What the task asks: Please convert each line of the material below into a string in a JSON list, dropping blank lines and omitting the pictures.

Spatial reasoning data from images
■ ■ ■

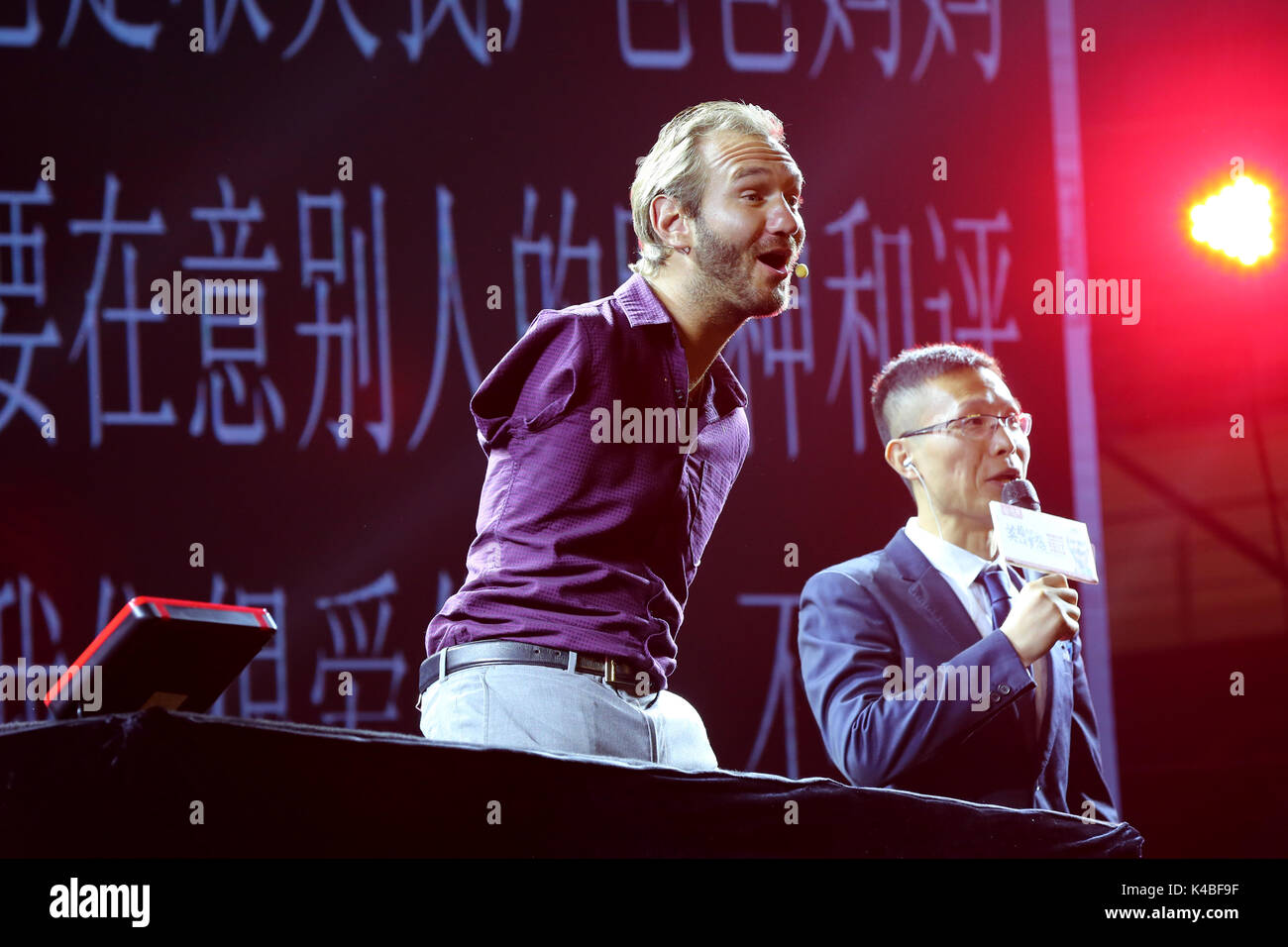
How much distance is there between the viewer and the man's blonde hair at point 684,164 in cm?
210

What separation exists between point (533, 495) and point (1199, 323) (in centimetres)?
247

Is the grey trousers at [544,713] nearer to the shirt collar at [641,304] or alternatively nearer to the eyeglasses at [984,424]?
the shirt collar at [641,304]

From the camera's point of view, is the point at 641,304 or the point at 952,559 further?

■ ■ ■

Task answer:
[
  "How much distance is there between the viewer and the man's blonde hair at point 684,164 in cm?",
  "210",
  "What separation exists between point (533, 495) and point (1199, 323) (in centimetres)?",
  "247",
  "Is the grey trousers at [544,713] nearer to the shirt collar at [641,304] or alternatively nearer to the eyeglasses at [984,424]?",
  "the shirt collar at [641,304]",
  "From the camera's point of view, is the point at 641,304 or the point at 952,559 further?"
]